From f9f4a70a25a075b59bf2c882719ece0d36796665 Mon Sep 17 00:00:00 2001
From: David Dieulivol <ddieulivol@gitlab.com>
Date: Fri, 4 Aug 2023 14:46:48 +0000
Subject: [PATCH] No git clone for rspec:coverage job

Caveat: Bundler apparently needs to have all the local gems
available on the filesystem, so we download them separately
via the API as well (only a few MiBs).
---
 .gitlab/ci/global.gitlab-ci.yml        |  2 +-
 .gitlab/ci/rails.gitlab-ci.yml         | 14 +++++++++++
 doc/development/pipelines/internals.md |  9 +++++++
 scripts/utils.sh                       | 35 ++++++++++++++++++++++++++
 4 files changed, 59 insertions(+), 1 deletion(-)

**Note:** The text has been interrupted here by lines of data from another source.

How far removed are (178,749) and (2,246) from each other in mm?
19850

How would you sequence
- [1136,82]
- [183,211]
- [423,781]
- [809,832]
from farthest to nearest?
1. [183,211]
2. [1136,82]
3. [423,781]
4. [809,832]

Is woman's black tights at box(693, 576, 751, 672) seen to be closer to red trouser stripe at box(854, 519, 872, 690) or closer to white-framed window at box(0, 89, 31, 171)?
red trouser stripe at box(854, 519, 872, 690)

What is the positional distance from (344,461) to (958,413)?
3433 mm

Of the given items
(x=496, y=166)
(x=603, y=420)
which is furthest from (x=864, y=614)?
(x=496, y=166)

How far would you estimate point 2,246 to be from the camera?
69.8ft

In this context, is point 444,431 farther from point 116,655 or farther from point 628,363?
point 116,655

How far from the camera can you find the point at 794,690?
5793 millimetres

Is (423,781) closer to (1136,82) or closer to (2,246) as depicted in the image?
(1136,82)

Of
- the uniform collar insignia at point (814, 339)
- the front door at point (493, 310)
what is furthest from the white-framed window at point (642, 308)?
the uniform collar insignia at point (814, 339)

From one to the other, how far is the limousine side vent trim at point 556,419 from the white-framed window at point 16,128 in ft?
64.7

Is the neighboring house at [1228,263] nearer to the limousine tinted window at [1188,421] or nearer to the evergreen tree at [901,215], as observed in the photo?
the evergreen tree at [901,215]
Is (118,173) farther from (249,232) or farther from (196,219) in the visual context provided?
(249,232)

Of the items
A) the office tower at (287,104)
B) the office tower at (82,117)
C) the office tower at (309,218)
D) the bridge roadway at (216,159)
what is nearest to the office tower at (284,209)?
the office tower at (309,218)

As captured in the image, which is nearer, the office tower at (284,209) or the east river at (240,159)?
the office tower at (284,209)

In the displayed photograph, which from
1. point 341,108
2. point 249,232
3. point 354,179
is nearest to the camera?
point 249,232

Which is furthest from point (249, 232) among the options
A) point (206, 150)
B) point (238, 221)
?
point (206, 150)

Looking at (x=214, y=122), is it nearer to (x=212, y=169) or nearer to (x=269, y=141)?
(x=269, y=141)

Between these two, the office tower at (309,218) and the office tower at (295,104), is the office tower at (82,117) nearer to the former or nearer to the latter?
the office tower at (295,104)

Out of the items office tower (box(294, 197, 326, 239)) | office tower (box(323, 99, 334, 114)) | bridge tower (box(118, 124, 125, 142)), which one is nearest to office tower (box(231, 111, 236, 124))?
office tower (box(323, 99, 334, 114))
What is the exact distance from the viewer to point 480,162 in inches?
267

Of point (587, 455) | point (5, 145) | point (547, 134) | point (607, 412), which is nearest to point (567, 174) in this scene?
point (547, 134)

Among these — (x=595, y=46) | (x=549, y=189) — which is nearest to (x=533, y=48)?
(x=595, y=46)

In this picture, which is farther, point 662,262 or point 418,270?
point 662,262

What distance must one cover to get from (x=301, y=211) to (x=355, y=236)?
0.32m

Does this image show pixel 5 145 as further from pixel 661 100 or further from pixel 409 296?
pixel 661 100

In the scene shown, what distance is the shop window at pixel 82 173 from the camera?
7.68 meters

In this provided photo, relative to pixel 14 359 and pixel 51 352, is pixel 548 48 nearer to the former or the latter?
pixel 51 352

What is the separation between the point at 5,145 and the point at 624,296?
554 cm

diff --git a/.gitlab/ci/global.gitlab-ci.yml b/.gitlab/ci/global.gitlab-ci.yml
index ca8d81737b848..b4a3232fcf7cc 100644
--- a/.gitlab/ci/global.gitlab-ci.yml
+++ b/.gitlab/ci/global.gitlab-ci.yml
@@ -509,4 +509,4 @@
       url="${CI_API_V4_URL}/projects/${CI_PROJECT_ID}/repository/files/scripts%2Futils.sh/raw?ref=${CI_COMMIT_SHA}"
       curl -f --header "Private-Token: ${PROJECT_TOKEN_FOR_CI_SCRIPTS_API_USAGE}" "${url}" --create-dirs --output scripts/utils.sh
     - source scripts/utils.sh
-    - download_files ${FILES_TO_DOWNLOAD}
+    - run_timed_command "download_files ${FILES_TO_DOWNLOAD}"
diff --git a/.gitlab/ci/rails.gitlab-ci.yml b/.gitlab/ci/rails.gitlab-ci.yml
index 2844669a89d7b..5b654627465b3 100644
--- a/.gitlab/ci/rails.gitlab-ci.yml
+++ b/.gitlab/ci/rails.gitlab-ci.yml
@@ -447,6 +447,7 @@ rspec:artifact-collector ee:
 rspec:coverage:
   extends:
     - .coverage-base
+    - .fast-no-clone-job
     - .rails:rules:rspec-coverage
   stage: post-test
   needs:
@@ -477,7 +478,20 @@ rspec:coverage:
     # Memory jobs
     - job: memory-on-boot
       optional: true
+  variables:
+    FILES_TO_DOWNLOAD: >
+      config/bundler_setup.rb
+      Gemfile
+      Gemfile.lock
+      scripts/merge-simplecov
+      spec/simplecov_env_core.rb
+      spec/simplecov_env.rb
+  before_script:
+    - !reference [".fast-no-clone-job", before_script]
+    - run_timed_command "download_local_gems"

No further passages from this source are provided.